▶ What needs to be done
In the FAQ on HTTP 408 timeouts, retype the stretch from "Review your read" through "use resumable uploads." word for word.

▶ Selected excerpt
────────

  • Is it safe to retry a request that returned 408?

    Generally yes. Because a 408 means the server never received the complete request, it did not process anything, so retrying will not cause a duplicate action. This is why 408 is one of the few 4xx codes commonly retried automatically by browsers and HTTP clients, ideally with a short backoff.

  • How do I fix repeated 408 errors on my own server?

    Review your read timeouts and raise them if they are too low: on nginx adjust client_header_timeout, client_body_timeout, and keepalive_timeout; on Apache adjust RequestReadTimeout in mod_reqtimeout. Make sure any proxy or load balancer in front uses timeouts at least as long as the backend, so it does not close connections early. For large uploads, allow a longer body timeout or use resumable uploads.

  • Can monitoring tell me when 408 timeouts are happening?

    Yes. An external monitor such as Pulsetic checks your URLs on a short interval from multiple global locations and records when a check returns a 408 or the connection is closed without a response. It can alert you through channels like email, SMS, voice, Slack, Discord, Telegram, or webhook, and comparing results across regions helps you tell a global server issue from a localized network problem. It measures from the outside and does not track server CPU, memory, or disk.
────────
▶ Extracted information

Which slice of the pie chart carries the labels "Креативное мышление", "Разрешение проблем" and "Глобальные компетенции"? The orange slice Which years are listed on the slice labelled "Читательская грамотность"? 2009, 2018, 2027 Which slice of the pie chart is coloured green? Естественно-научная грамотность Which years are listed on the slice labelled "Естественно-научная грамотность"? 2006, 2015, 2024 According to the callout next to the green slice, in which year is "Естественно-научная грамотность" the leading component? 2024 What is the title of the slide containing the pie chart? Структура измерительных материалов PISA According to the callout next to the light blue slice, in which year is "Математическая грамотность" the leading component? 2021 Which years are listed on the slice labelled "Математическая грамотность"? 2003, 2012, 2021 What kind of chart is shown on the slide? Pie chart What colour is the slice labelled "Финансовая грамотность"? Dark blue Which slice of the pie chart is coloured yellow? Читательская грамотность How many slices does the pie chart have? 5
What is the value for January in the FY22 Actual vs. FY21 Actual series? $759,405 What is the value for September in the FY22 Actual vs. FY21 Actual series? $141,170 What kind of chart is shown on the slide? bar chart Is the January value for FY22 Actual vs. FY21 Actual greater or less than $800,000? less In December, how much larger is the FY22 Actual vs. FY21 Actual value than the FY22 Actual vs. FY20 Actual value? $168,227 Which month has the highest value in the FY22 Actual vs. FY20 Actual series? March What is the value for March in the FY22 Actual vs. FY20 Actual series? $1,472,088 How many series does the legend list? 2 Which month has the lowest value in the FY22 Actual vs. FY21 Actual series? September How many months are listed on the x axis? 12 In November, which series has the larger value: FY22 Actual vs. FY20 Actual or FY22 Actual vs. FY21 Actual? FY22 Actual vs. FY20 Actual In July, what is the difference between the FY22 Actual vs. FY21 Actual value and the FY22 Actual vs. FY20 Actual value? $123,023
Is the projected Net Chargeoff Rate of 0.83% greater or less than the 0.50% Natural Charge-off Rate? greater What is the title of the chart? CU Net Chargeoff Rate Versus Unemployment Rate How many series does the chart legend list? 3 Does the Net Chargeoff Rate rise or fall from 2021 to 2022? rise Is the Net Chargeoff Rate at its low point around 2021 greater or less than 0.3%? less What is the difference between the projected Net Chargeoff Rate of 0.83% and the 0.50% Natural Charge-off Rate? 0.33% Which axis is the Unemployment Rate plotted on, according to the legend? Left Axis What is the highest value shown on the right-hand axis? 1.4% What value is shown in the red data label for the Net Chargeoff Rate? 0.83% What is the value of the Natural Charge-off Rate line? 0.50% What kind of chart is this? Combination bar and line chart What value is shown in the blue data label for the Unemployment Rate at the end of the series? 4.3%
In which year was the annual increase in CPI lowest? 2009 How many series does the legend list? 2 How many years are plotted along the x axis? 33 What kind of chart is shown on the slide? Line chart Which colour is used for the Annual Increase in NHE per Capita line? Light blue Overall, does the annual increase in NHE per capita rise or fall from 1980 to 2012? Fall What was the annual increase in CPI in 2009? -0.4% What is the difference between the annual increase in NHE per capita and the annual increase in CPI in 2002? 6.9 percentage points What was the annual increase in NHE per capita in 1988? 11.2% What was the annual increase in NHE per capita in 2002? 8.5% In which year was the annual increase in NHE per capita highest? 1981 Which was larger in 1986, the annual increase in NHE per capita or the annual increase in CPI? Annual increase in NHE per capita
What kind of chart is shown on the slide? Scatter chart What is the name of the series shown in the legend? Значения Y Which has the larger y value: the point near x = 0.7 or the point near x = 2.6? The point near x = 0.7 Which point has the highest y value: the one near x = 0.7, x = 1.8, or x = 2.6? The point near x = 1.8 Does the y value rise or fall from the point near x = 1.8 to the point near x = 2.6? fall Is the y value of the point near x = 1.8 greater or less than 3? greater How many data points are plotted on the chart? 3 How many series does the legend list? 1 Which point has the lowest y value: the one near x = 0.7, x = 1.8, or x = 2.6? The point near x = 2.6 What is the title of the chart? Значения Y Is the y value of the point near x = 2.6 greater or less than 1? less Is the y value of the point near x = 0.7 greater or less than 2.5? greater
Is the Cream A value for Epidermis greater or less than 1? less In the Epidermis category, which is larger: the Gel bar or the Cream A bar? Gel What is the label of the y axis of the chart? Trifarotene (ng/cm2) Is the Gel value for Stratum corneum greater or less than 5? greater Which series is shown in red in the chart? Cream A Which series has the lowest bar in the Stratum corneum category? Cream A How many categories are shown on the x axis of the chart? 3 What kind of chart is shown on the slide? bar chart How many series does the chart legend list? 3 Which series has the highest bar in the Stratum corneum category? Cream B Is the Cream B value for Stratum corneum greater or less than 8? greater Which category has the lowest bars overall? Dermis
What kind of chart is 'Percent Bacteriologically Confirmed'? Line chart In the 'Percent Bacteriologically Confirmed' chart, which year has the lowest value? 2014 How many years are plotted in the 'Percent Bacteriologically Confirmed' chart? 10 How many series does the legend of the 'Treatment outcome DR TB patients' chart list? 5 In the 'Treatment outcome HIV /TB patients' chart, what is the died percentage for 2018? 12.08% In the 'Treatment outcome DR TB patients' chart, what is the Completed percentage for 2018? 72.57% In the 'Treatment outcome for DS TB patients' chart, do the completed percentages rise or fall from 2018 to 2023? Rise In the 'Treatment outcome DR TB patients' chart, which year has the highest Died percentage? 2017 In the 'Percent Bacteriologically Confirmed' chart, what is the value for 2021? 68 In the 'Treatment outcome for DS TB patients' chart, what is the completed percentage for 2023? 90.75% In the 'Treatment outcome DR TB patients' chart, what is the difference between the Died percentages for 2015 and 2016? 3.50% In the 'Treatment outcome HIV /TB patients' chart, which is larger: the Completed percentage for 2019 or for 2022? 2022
────────
▶ Result below
Review your read timeouts and raise them if they are too low: on nginx adjust client_header_timeout, client_body_timeout, and keepalive_timeout; on Apache adjust RequestReadTimeout in mod_reqtimeout. Make sure any proxy or load balancer in front uses timeouts at least as long as the backend, so it does not close connections early. For large uploads, allow a longer body timeout or use resumable uploads.